Reputation: 693
I want to separate sentences by inserting a space between each period and letter but not between anything else like a dot and a bracket or a dot and a comma.
Consider this:
This is a text.With some dots.Between words.(how lovely).
This probably has some solution in Perl or PHP but what I'm interested in is can it be done in a text editor that supports search/replace based on regexes? The problem is that it would match both the dot and the character and replace will completely obliterate both. In other words, is there a way to match "nothing" between those two characters?
Upvotes: 11
Views: 19089
Reputation: 25865
You could use back references in the replace string. Typically it would look something like:
Search regex:
(\.)(\w)
Replacement pattern (notice the space):
$1 $2
The back references are stand-ins for the corresponding groups.

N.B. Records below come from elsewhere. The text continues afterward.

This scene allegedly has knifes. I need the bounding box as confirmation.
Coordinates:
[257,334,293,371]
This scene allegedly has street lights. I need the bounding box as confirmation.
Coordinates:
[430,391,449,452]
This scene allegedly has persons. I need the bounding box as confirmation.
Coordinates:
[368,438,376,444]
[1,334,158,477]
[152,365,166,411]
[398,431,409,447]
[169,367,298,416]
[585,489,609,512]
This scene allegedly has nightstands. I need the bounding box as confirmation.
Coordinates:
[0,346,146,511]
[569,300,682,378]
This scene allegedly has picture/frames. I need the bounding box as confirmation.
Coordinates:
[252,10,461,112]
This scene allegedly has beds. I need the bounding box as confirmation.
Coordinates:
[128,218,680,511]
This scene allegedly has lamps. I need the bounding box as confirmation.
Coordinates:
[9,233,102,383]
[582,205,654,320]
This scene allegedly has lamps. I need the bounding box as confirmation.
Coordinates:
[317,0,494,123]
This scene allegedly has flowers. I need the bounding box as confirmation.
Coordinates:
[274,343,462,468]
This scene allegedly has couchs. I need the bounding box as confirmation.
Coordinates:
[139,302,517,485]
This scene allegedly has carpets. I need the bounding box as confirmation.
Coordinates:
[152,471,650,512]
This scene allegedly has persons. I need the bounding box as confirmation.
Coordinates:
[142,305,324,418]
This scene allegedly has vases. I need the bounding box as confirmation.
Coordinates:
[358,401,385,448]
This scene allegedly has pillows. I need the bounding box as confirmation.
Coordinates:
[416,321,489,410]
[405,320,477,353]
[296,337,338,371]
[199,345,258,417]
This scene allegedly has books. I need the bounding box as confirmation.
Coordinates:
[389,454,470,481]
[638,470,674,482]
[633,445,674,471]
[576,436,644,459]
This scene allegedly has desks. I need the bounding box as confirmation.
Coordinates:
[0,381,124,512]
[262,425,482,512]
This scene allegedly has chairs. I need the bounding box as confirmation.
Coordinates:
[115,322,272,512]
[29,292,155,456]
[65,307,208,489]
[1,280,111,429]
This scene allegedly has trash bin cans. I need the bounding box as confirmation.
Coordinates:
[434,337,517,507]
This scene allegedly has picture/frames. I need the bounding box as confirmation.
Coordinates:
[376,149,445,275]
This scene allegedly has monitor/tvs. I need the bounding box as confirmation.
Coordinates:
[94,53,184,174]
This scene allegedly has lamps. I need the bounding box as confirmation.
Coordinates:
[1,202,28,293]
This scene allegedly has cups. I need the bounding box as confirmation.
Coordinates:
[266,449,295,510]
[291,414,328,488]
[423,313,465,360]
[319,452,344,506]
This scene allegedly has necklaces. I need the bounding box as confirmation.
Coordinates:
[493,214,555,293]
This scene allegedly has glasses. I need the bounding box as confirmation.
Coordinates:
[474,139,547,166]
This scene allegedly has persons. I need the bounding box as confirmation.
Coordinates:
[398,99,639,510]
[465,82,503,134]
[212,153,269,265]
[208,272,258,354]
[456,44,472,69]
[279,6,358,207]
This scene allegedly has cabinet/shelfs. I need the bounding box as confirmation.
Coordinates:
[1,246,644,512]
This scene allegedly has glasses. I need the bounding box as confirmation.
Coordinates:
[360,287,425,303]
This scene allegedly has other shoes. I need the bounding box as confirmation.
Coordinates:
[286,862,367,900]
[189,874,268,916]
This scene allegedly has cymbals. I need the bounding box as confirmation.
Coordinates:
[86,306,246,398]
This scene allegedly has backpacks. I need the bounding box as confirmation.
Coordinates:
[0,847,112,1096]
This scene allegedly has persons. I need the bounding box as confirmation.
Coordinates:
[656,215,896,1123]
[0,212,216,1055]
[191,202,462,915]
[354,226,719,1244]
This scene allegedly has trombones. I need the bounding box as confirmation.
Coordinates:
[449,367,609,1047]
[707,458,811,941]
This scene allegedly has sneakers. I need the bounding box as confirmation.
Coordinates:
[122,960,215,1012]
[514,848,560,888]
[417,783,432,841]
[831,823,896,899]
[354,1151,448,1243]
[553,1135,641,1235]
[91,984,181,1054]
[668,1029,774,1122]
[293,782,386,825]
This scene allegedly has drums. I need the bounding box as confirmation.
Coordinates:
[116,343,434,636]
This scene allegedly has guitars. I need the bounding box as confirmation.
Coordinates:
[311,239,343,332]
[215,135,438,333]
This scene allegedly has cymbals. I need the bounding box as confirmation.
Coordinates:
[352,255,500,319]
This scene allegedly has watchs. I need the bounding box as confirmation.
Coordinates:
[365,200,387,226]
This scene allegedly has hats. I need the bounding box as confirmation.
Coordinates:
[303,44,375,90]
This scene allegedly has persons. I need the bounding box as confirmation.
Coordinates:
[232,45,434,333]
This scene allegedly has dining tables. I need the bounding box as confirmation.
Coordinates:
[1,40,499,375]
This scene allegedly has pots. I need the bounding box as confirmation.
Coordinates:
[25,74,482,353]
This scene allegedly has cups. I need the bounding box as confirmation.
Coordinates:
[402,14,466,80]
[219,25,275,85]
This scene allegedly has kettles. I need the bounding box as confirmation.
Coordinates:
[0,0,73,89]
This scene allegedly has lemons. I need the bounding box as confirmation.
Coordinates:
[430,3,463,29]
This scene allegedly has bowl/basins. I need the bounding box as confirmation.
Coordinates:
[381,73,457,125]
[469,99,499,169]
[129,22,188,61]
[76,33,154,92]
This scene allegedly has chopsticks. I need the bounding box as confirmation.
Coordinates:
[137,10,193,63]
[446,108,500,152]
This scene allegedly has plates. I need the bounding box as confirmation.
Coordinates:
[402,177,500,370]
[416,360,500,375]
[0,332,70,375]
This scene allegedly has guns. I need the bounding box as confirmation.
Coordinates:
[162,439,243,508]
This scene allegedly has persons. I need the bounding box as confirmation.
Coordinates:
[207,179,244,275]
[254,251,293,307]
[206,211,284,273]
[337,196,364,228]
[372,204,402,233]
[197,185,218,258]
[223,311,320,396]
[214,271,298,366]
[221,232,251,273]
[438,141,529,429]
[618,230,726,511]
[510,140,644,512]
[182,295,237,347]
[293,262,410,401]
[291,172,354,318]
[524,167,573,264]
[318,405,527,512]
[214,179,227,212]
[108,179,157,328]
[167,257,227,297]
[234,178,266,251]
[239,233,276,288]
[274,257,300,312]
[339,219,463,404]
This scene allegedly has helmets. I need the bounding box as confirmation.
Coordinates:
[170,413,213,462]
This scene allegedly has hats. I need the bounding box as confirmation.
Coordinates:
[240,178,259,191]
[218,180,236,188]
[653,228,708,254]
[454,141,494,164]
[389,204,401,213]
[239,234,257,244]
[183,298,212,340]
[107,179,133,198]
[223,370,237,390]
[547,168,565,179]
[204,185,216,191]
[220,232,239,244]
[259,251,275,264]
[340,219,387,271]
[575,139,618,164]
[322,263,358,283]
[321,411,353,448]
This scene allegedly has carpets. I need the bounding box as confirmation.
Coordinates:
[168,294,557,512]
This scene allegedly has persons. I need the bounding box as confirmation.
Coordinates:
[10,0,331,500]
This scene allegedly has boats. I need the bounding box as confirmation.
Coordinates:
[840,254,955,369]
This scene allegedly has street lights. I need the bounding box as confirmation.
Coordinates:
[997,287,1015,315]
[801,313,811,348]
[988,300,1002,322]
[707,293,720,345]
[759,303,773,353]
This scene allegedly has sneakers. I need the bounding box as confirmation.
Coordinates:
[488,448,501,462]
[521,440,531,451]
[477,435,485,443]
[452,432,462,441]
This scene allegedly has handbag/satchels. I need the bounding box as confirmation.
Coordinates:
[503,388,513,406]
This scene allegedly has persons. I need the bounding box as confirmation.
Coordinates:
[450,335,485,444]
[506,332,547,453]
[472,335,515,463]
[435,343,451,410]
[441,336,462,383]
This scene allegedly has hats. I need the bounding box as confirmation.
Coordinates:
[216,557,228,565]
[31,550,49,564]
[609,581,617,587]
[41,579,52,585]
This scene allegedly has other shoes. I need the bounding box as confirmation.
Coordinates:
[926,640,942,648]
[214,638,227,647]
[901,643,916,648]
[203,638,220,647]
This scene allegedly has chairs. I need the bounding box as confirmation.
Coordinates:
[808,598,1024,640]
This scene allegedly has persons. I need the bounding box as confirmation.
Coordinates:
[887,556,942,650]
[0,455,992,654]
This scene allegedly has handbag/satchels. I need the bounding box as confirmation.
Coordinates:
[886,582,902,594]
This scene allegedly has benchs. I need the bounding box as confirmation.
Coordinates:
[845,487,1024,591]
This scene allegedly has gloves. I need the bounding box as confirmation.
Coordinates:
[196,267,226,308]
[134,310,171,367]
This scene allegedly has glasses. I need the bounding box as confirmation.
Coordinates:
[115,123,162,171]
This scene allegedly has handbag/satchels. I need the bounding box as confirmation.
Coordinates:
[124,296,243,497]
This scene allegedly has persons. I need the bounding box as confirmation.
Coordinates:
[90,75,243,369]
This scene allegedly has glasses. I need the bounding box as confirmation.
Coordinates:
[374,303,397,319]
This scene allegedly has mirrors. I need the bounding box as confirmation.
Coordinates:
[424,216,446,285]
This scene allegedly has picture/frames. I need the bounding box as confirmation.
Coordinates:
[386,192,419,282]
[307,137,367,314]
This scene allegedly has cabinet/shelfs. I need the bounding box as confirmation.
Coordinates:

Alternatively, you could use lookarounds:
(?<=\.)(?=\w)
This doesn't "capture" the text, it would only match the position between the period and the letter/number (a zero-length string). Replacing it would, essentially, insert some text.
Really, though, it depends on the capabilities of your text editor. Very few text editors have a "complete" regular expression engine built-in. I use TextPad which has its own flavor of regular expression which largely does not support lookarounds (forcing me to use the first approach).
Upvotes: 16
Reputation: 2662
In Perl:
$msg =~ s/\.([a-zA-Z])/\. \1/g
In vim (whole file):
:%s/\.([a-zA-Z])/\. \1/g
In Visual Studio it would be
\.([a-zA-Z])
in the "Find what:", and
\. \1
in "Replace with:".
In general most editors that support searching by regexs usually have capture groups that allow you to store part of the expression matched and use it in the replacement text. In the expressions above everything in the ()
is "captured" and I include it with \1
.
Upvotes: 2
Reputation: 480
This segment of code solves your problem:
preg_replace('/([a-zA-Z]{1})\.([a-zA-Z]{1})/', '$1. $2', 'This is a text.With some dots.Between words.(how lovely).');
You should detect any character before and after dot and replace with blanco.
Upvotes: 1
Reputation: 16949
Language is not indicated and i used PHP but expression is quite generic and can be reused in other environments:
<?php
$s = 'This is a text.With some dots.Between words.(how lovely).';
$r = '~(\w)(\.)(\w)~';
echo preg_replace($r, '$1 $3', $s);
this code results to following string output:
This is a text With some dots Between words.(how lovely).
first and third matches are refered in replacement string as $1 and $3
Upvotes: 2